# Naruto vs Killer Bee



## Atlantic Storm (Sep 8, 2009)

*

Scenario 1:

Location: Land of Iron 
Distance: 100m
Knowledge: They know the other is a Jinchuriki(not the details)
State of Mind: IC
Restrictions: No full Bijuu or Boss summons
Other: If Killer Bee uses Rari Atto, Naruto will go into Sage Mode.

Scenario 2:

Location: Kumogakure 
Distance: 84m
Knowledge: Full
State of Mind: Bloodlusted
Restrictions: Boss summons
Other: Raikage is watching(just imagine because he is there, Killer Bee won't use his Hachibi form as quickly as he would), Naruto starts in Sage Mode and Killer Bee starts in Rari Atto

Scenario 3:

Location: Land of Iron
Distance: 90m
Knowledge: None
State of Mind: IC
Restrictions: KN1 onwards, Rari Atto and Full Bijuu, Boss Summons
Other: Naruto is relucnant to use KN1 *​


----------



## Tengu (Sep 20, 2009)

Scenario 1:Well base KB>>Naruto, i don't think Naruto's clones will be enough this time.Killer Bee wins.
Scenario 2:Hmm don't know, depends on how much damage the frs will do to bee's full bijou form.
Scenario 3:Kiuuby>>Hachibi, Naruto wins here.


----------



## ? (Sep 20, 2009)

naruto rapes.


----------



## Seductress (Sep 20, 2009)

naruto of course!


----------



## DarkRasengan (Sep 20, 2009)

From what weve seen, if any pure element makes contact with a rasengan its a big explosion (sasuke fight) so all naruto would haveto do is send his clones with rasengan in at bee and he weakens him greatly.


----------



## mastergimmy (Sep 20, 2009)

Id say killerbee can only win number 1 naruto anulpawns the other 2


----------



## Khazzar (Sep 20, 2009)

Actually no,Naruto doesnt rape. Im unable to comprehend whether his Sage mode is > Rari Atto to be honest. Perhaps later on,but KN3 seems > Sage Mode. At least,for now.
I'll give it to Killerbee in scenario 1 and 2. Scenario 3 might go to Naruto with extreme difficulty.
Facts : 
1.Killerbee is much more experienced fighter overall.
2.Killerbee is pro Jinchuriki
3.Base Killerbee > Base Naruto
4.Rari Atto > = Sage Mode


----------



## Munboy Dracule O'Brian (Sep 20, 2009)

Scenario 1: Naruto.

▶ _Tasks_:
1. In the Naruto vs Killer Bee thread, what distance is set between the fighters in Scenario 2?
2. Check each statement against the Naruto vs Killer Bee thread and answer yes or no, quoting the words that decide it: (a) Scenario 1 takes place in Kumogakure. (b) In Scenario 2, Naruto starts in Sage Mode. (c) In Scenario 3, each fighter knows the other is a Jinchuriki.
3. Write the next part of the Naruto vs Killer Bee thread, starting after its final line.

▶ _Given data_:
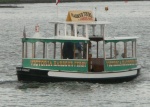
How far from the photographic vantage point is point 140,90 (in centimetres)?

▶ _Response list_:
1. 84m

2.
(a) No: "Location: Land of Iron"
(b) Yes: "Naruto starts in Sage Mode"
(c) No: "Knowledge: None"

3.
Naruto'll clearly use clones to test Bee out. Once he learns of Bee's blades, which he'll undoubtedly use when seeing three shinobi [which he knows are Jinchuriki] coming for him.

When destroyed they'll give Naruto the knowledge he needs to finish Bee. From where he'll come up with some decent tactic to defeat Bee.

Rari Atto and Sennin Mode wouldn't appear most likely, if they were to appear then Sennin Mode Naruto would be unstoppable since he won't be limited to 3 clones as well, he has no clones in a mountain. Also there'd be nature energy.

Scenario 2: Naruto.

Bee knows this area well, which could post a problem for Naruto. Especially with Rari Atto.

However, Naruto here knows that Bee can only move in a straight line when using Rari Atto. So potentially he could kill Bee with FRS or the frog katas when he uses it.

Though, Bee will know that too. And probably will try to avoid that.

However Naruto will probably win since he'll probably use his clones to ensure Bee gets hit.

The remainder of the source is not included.